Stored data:
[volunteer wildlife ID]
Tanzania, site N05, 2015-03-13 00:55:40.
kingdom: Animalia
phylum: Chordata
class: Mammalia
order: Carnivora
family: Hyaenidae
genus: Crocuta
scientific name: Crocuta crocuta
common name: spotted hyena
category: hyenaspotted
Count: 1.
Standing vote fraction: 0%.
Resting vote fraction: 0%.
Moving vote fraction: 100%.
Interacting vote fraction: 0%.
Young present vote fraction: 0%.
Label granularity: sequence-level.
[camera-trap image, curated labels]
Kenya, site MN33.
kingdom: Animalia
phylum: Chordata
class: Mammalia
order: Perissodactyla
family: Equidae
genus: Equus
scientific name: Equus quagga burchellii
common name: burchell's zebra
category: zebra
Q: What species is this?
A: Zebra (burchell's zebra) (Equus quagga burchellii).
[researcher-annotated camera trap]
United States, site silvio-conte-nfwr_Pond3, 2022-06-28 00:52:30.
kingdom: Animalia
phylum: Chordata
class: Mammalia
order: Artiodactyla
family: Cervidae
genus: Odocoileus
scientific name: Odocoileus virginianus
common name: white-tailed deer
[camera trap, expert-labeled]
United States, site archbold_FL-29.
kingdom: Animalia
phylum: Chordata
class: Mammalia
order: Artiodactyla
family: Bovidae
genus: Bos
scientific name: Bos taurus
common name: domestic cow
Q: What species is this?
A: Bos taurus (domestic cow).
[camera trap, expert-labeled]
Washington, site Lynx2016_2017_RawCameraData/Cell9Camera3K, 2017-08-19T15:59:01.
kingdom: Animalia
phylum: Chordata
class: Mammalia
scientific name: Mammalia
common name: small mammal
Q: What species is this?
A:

▸ **Task**: Could you reproduce, exactly, every line above from the line with "Resting vote fraction: 0%." to the line with "scientific name: Equus quagga burchellii", and no other line? Both ends count.

▸ **Answer section**:
Resting vote fraction: 0%.
Moving vote fraction: 100%.
Interacting vote fraction: 0%.
Young present vote fraction: 0%.
Label granularity: sequence-level.
[camera-trap image, curated labels]
Kenya, site MN33.
kingdom: Animalia
phylum: Chordata
class: Mammalia
order: Perissodactyla
family: Equidae
genus: Equus
scientific name: Equus quagga burchellii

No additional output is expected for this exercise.